— Selected extract —
Any organization aiming to improve processes needs to look beyond the realm of mere process automation.

A BPM solution needs to optimize processes dynamically at run-time to take care of bottlenecks/inefficiencies. To enable this, there needs to be a mechanism so that the process can adapt to inefficiencies/ bottlenecks automatically. The operation must be based on certain predefined conditions or rules and implement corrective actions like re-organizing, outsourcing, resource optimization (like role-shifting, etc.). These initiatives must have an end-to-end process view rather than a narrow departmental focus.

In the event of human intervention, the notification framework can be leveraged to notify the appropriate stakeholders for the necessary action to be initiated to remove the bottleneck. In such scenarios, what becomes critical is the system's ability to provide the user a way of optimizing the process at run-time for optimal performance.

Solution for Realizing Process Visibility, Control and Continuous Improvement

This section gives a high-level view of a BPM solution, which includes the basic aspects of:

·         Capturing the business process events

·         Analyzing and correlating these in the process context to extract the appropriate metrics

·         Reporting/notifying the metrics to the business user in a comprehensible format

A typical solution constitutes of the following major components:

Event Generation and Consumption

·         Event Generation- This helps identify the point of notification from application and tapping into application-specific events for propagation. It provides a common event model for consistent interpretation of events from the various enterprise source systems, with a messaging environment to propagate events for analysis and correlation.

·         Event Processing- This component interprets the captured events. It connects to the messaging layer, consumes the published events, and analyzes them based on certain predefined rules. Based on the rules, correlation takes place on key attributes within a single event or across multiple events and provides the ability to configure correlation rules. A notification event is generated flagging the completion of the event analysis and correlation.

Process Modeling and Monitoring

·         Process Modeling- Process modeling involves representing the sequence of events and activities performed by various business participants. It involves carrying out the process description and is followed by identifying user roles and defining the detailed workflow steps involved as part of this process flow. Interfacing with the various enterprise applications and systems is defined during this phase.

— Task statement —
Reproduce the stretch of the BPM excerpt from "Any organization aiming" through "narrow departmental focus.", swapping "organization" for "company". The material that comes next is separate from the BPM excerpt.

— Given information —
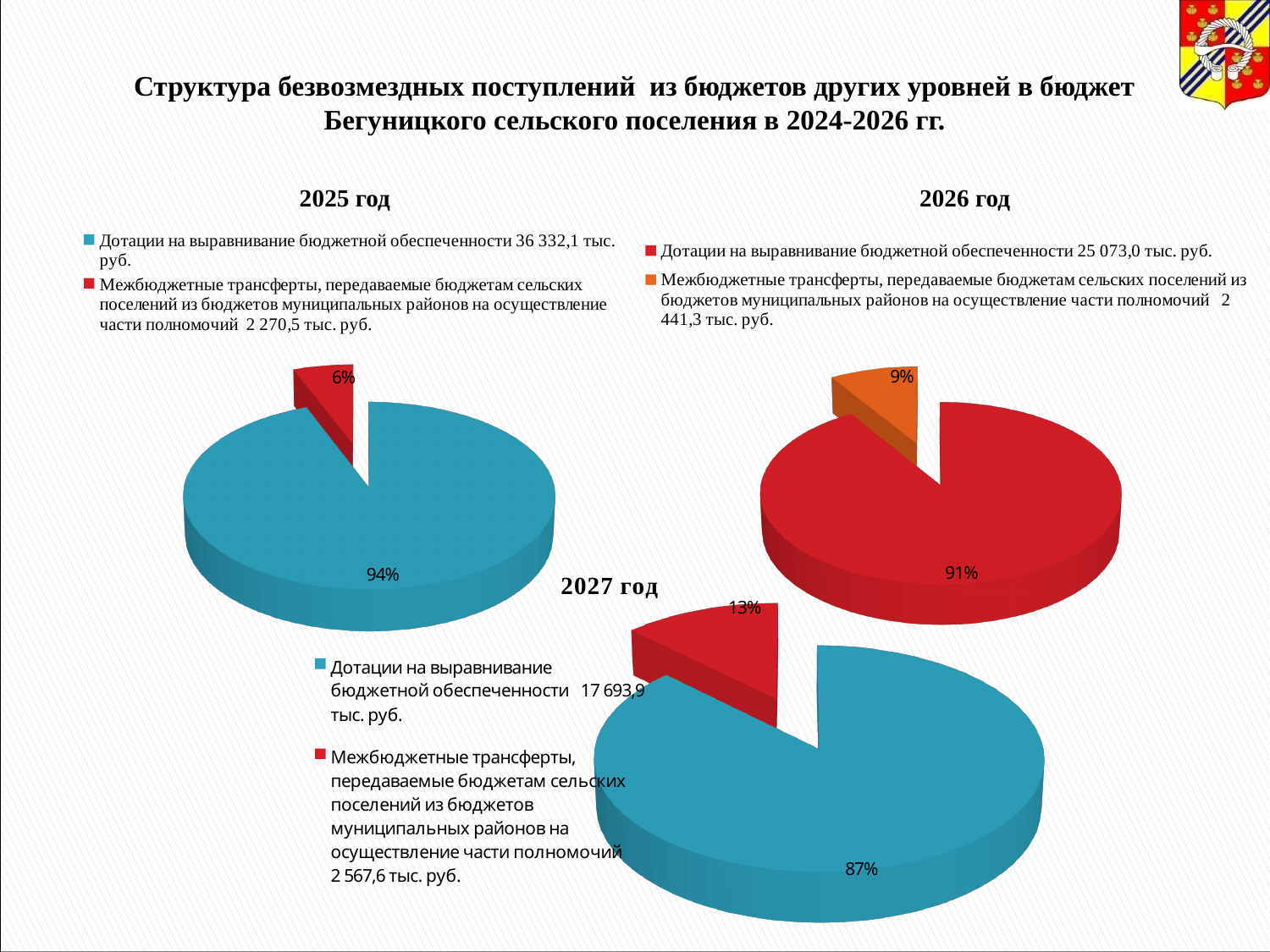
In the "2025 год" chart, what share of the pie is labelled for Дотации на выравнивание бюджетной обеспеченности? 94% In the "2026 год" chart, what share of the pie is labelled for Дотации на выравнивание бюджетной обеспеченности? 91% In the "2025 год" chart, which slice is the largest? Дотации на выравнивание бюджетной обеспеченности In the "2027 год" chart, what share of the pie is labelled for Дотации на выравнивание бюджетной обеспеченности? 87% In the "2025 год" chart, what value does the legend give for Дотации на выравнивание бюджетной обеспеченности? 36 332,1 тыс. руб. What kind of chart is the "2026 год" chart? Pie chart How many slices does the "2027 год" chart have? 2 In the "2026 год" chart, what value does the legend give for Межбюджетные трансферты? 2 441,3 тыс. руб. In the "2027 год" chart, what value does the legend give for Дотации на выравнивание бюджетной обеспеченности? 17 693,9 тыс. руб.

— Response to the exercise —
Any company aiming to improve processes needs to look beyond the realm of mere process automation.

A BPM solution needs to optimize processes dynamically at run-time to take care of bottlenecks/inefficiencies. To enable this, there needs to be a mechanism so that the process can adapt to inefficiencies/ bottlenecks automatically. The operation must be based on certain predefined conditions or rules and implement corrective actions like re-organizing, outsourcing, resource optimization (like role-shifting, etc.). These initiatives must have an end-to-end process view rather than a narrow departmental focus.